The Night Before tests how many funny people Seth Rogan can cram onto one screen.Sarah Shatz

With its gallons of booze, David Mamet levels of profanity and enough pot to kill all eight of Santa's reindeer, The Night Before clearly aims to lodge itself into the well-established adult holiday comedy genre. You know the one: it's that comfy corner of the market where filmmakers freely mix vulgarity with sentimentality, vices with Vixen (see A Very Harold & Kumar 3D Christmas, Bad Santa, Friday After Next etc.). In that regard, director Jonathan Levine's new comedy succeeds handily: The film is a near-perfect mesh of raunch and that-time-of-the-year sincerity – a warm hug with your drunk uncle.

But The Night Before also accomplishes something far more interesting in the background, something that star and producer Seth Rogen has been working on for his entire career: using film as a playground for comedy-ringer all-stars. Like The Interview, Neighbours and This Is the End (all co-produced with creative partner Evan Goldberg), Rogen's latest project is an exercise in testing the limits of how many truly funny people he can cram onto one screen.

The plot is simple, just like the three bros it centres on: Three lifelong friends (played by Rogen, Joseph Gordon-Levitt and Anthony Mackie) endure one wild Christmas Eve in New York as they hunt for the ultimate holiday party. Along the way, they run into exes, rivals, criminals, celebrities and other quirky complications that have been plaguing Manhattanites ever since Griffin Dunne went to Soho in Martin Scorsese's After Hours.

As with the best comedies, the narrative beats don't really matter. All you need to know is that every false move results in a hilarious set piece that can stand aside such (non-seasonal) classics as Caddyshack, The Jerk and Anchorman. An encounter with a drug dealer offers each of our heroes a glimpse into their neuroses-addled futures. A cocaine binge for Rogen's character turns the teddy bear of an actor into a sweaty, cock-eyed ogre along the lines of Shrek. And a limo ride from hell ensures no one will ever drink Red Bull again.

The list goes on, and would be longer if I could recall every line drowned out by the chorus of laughter and tears at my press screening. But any comedy with enough test-audience torquing can score big, easy laughs – I mean, we all enjoyed at least bits of The Hangover, didn't we? (Well, I did. Not ashamed.) The Night Before, though, takes things a step further by flooding the zone with friends-of-Rogen talent – this is a film for which the phrase "hey, it's that guy!" was invented.

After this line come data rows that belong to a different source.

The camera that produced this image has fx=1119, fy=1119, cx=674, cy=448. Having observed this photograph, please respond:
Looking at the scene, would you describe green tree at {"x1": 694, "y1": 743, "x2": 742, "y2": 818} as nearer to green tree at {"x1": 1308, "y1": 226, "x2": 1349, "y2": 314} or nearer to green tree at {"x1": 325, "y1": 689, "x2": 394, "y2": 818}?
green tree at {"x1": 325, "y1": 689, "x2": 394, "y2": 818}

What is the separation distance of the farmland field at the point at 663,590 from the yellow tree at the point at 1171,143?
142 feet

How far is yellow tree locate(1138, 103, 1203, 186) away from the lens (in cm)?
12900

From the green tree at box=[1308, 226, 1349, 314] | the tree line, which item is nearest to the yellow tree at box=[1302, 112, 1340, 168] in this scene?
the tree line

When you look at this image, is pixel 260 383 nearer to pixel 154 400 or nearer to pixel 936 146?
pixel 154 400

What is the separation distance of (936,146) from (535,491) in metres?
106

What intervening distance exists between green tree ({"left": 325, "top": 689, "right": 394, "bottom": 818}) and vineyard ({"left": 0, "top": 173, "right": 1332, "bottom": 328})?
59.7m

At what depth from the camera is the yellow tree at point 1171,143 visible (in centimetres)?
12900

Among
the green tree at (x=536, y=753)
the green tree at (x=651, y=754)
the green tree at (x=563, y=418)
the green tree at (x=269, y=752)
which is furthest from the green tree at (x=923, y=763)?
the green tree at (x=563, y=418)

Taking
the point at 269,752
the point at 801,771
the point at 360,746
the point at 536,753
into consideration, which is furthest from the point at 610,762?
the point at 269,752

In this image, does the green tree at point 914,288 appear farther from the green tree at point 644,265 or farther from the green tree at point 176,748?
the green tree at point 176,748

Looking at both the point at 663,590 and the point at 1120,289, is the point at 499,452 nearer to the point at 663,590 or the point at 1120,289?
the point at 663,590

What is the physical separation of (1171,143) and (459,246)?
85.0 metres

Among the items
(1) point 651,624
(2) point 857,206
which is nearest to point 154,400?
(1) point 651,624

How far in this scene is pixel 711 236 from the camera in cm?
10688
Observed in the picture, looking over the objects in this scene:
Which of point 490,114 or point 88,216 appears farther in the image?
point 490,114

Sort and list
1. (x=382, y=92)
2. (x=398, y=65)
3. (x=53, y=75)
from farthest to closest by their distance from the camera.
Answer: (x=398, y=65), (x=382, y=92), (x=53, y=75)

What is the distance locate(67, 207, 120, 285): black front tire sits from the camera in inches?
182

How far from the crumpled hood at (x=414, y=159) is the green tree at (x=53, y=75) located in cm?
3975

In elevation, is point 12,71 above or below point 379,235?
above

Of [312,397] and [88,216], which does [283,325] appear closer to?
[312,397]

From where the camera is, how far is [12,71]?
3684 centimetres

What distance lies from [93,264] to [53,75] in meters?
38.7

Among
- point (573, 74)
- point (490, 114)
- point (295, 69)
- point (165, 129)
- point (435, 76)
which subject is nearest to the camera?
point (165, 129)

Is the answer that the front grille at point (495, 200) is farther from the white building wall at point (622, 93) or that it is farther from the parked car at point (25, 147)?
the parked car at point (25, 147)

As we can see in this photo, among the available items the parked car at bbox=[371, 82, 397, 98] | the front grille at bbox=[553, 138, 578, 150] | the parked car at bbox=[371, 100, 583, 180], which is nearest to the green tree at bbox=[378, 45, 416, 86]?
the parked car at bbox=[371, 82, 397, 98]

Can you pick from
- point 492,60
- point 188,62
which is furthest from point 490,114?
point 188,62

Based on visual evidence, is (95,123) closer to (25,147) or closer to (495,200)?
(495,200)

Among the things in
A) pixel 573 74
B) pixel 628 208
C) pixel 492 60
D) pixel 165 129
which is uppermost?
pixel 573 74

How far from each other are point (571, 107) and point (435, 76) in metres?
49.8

From the leads down to the walk-on roles, every part is filled out by either an established member of the comedy industry or a rising up-and-comer worthy of immediate attention. That means larger stars, such as Rogen, Mindy Kaling and Tracy Morgan, but also performers plucked from small-screen semi-obscurity (Workaholics' Jillian Bell, Nathan for You's Nathan Fielder, Broad City's Ilana Glazer). Even Drunk Santa #2 – the guy with maybe three lines – is played by one of the funniest, if little known, men on basic cable (The League's Jason Mantzoukas).

The result is a finely tuned comedy machine, a film that not only works as a standalone contemporary project, but one that will come to be viewed in five, 10, 15 years as a snapshot of industry players at their prime, and a handy guide to before-they-were-famous icons. For a comedy nerd, it's 100 minutes of pure joy.

Rogen isn't doing anything necessarily new – he's just adapting the lessons of his own mentor, Judd Apatow, who pioneered the ringer-cast concept with his TV projects Freaks & Geeks and Undeclared, which were populated by known quantities (Joe Flaherty, Ben Stiller) and on-the-cusp comic actors who are now ubiquitous (Rogen, Jason Segel, Amy Poehler, Kevin Hart). Think of Rogen's work as an act of paying it forward: Now that he's a marquee star, he can bring everyone he admires, big or small, along for the ride. (It's also a different model than the epic comedies of the sixties, when films such as It's a Mad, Mad, Mad, Mad World overstuffed their casts with established, and often fading, performers to compensate for more obvious weaknesses.)

Not everything works here. The three BFFs can seem ill-suited to one another, and the script keeps flirting with moments of absurdity when it should simply double down and commit. Still, The Night Before deserves to become an annual tradition – a film to both celebrate the season, and to see just what became of the guy who played Coat Check Patron.